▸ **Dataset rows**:
▬▬▬▬▬▬▬▬▬▬
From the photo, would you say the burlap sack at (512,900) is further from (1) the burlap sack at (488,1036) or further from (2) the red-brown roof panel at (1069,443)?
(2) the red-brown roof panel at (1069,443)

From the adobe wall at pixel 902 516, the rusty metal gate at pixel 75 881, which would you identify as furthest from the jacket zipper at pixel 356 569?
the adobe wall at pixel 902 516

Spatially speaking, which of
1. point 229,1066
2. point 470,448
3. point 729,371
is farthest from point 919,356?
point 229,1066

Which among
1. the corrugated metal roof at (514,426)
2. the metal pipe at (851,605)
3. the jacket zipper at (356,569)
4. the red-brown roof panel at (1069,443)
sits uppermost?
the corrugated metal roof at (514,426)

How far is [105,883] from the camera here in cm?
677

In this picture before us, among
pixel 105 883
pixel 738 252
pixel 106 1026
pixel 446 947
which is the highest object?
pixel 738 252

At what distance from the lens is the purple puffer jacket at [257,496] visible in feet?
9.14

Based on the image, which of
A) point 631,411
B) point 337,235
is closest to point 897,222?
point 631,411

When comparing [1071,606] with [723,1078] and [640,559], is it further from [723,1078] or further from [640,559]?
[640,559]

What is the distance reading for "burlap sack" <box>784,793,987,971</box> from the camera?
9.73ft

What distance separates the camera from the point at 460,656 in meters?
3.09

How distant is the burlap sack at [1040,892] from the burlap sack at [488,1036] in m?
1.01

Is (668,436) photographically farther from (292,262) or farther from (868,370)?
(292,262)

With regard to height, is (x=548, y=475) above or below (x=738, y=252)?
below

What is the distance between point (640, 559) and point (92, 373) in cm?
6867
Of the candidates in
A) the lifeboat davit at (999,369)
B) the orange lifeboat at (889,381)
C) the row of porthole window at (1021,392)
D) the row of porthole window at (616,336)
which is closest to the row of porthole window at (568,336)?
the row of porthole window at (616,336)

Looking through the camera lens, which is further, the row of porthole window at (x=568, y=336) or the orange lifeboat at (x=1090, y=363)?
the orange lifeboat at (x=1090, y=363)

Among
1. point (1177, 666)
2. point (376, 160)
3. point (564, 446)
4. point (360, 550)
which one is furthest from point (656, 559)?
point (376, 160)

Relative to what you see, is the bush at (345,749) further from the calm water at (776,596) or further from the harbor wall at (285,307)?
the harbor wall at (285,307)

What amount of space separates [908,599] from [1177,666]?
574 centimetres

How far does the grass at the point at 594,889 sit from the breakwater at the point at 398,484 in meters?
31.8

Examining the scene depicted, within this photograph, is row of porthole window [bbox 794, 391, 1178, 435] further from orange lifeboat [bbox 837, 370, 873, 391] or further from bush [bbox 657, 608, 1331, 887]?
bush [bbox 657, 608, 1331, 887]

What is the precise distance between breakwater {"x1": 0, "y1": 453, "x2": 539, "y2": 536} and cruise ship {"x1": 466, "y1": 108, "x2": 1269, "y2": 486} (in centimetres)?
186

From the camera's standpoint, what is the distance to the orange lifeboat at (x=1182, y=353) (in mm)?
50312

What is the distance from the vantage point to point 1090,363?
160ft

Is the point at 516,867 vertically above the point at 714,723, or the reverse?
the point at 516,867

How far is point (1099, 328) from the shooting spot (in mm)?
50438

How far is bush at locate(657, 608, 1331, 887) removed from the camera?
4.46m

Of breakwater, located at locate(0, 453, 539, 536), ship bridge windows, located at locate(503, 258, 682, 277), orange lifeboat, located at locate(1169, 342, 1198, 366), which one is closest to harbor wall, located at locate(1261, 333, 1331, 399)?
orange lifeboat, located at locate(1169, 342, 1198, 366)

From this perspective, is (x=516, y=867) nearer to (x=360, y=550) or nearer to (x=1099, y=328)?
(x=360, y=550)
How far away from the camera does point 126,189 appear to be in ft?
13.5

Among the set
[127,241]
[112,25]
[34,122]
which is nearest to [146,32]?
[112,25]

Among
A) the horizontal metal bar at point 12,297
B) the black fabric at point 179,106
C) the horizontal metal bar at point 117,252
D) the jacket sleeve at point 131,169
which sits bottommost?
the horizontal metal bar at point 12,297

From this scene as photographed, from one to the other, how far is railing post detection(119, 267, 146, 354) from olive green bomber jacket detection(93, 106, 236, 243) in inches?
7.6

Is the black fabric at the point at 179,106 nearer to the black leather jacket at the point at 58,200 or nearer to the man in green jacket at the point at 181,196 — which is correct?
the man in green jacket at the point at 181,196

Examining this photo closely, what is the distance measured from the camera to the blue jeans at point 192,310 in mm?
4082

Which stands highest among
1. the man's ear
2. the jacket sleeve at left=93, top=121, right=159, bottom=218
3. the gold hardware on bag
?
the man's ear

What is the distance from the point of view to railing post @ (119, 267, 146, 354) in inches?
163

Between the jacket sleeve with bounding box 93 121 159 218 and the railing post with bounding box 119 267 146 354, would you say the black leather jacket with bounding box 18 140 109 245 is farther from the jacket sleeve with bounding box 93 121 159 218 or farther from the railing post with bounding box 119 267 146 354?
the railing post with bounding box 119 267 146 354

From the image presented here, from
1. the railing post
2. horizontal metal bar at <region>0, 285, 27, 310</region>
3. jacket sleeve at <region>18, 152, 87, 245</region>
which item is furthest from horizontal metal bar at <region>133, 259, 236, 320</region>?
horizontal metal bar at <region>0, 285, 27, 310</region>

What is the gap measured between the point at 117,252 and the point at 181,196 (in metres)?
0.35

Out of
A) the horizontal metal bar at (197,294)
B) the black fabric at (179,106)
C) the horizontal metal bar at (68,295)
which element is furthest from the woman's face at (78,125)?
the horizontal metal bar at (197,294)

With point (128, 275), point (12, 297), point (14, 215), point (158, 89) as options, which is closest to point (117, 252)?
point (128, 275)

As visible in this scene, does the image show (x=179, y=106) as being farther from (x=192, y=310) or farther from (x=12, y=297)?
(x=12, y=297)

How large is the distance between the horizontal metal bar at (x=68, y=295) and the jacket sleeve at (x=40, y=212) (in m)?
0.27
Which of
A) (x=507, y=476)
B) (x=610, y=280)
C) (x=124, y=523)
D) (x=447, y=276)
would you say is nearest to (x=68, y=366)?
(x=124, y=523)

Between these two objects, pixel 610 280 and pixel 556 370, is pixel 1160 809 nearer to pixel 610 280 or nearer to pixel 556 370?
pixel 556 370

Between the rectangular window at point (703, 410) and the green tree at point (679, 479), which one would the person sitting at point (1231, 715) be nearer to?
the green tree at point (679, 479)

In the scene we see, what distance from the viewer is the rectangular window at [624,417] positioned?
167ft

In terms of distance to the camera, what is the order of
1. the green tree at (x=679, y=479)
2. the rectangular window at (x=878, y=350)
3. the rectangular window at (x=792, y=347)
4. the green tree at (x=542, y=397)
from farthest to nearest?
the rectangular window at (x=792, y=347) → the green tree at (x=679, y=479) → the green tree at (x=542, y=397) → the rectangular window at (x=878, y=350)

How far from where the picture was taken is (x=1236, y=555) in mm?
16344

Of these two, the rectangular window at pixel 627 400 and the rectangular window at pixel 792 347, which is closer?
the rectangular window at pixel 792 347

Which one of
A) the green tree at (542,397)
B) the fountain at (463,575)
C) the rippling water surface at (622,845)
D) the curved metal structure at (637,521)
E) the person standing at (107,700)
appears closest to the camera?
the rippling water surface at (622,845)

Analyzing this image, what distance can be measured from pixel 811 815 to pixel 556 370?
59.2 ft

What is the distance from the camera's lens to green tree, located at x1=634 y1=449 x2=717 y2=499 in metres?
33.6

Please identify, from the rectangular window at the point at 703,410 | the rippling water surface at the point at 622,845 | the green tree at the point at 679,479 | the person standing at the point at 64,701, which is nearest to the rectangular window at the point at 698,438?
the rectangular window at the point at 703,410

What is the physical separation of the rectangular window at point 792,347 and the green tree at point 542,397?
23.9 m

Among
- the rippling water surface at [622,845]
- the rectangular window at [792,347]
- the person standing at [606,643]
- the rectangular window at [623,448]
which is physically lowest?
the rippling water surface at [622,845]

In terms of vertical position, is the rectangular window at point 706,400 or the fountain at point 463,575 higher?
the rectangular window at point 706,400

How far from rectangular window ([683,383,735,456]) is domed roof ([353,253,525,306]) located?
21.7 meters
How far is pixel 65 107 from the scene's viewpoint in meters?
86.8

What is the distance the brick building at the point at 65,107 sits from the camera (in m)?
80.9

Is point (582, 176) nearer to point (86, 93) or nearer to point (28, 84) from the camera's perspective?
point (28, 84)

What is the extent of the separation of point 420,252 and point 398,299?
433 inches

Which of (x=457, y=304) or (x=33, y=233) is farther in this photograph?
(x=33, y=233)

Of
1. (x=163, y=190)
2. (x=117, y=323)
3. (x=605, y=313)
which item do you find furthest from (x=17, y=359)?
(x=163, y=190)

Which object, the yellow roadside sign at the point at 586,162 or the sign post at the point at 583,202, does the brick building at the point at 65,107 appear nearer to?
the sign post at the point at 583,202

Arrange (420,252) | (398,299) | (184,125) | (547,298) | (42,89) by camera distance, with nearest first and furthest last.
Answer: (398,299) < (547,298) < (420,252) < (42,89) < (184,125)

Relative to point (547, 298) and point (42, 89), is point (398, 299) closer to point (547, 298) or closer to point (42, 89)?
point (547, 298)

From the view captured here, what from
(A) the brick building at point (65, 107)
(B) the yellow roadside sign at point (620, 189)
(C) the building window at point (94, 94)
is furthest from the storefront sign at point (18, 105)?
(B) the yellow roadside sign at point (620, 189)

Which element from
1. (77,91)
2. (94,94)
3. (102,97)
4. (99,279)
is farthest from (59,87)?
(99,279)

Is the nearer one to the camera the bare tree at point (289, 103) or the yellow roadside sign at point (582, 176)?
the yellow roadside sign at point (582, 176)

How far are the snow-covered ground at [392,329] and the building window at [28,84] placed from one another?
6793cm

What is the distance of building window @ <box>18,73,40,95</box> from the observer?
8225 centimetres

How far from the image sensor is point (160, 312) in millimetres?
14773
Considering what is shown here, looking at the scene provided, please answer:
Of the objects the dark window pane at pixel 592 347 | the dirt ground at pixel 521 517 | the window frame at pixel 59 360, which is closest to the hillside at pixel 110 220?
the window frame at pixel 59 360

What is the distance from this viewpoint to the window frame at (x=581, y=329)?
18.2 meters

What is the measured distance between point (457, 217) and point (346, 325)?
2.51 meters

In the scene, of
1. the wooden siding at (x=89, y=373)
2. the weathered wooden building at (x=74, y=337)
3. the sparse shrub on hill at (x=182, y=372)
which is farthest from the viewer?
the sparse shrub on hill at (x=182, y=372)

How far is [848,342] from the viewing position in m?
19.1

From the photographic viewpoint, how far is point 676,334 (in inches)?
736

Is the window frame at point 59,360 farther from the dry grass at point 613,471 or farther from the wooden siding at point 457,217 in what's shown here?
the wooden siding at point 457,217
▬▬▬▬▬▬▬▬▬▬
▸ **Exercise prompt**:
Convert the records from the line containing "In the scene, of" through the end of the records into a JSON list of strings, one string per line and no blank lines.

▸ **Solution to this problem**:
[
  "In the scene, of",
  "1. the wooden siding at (x=89, y=373)",
  "2. the weathered wooden building at (x=74, y=337)",
  "3. the sparse shrub on hill at (x=182, y=372)",
  "which is farthest from the viewer?",
  "the sparse shrub on hill at (x=182, y=372)",
  "How far is [848,342] from the viewing position in m?",
  "19.1",
  "From the photographic viewpoint, how far is point 676,334 (in inches)?",
  "736",
  "Is the window frame at point 59,360 farther from the dry grass at point 613,471 or farther from the wooden siding at point 457,217 in what's shown here?",
  "the wooden siding at point 457,217"
]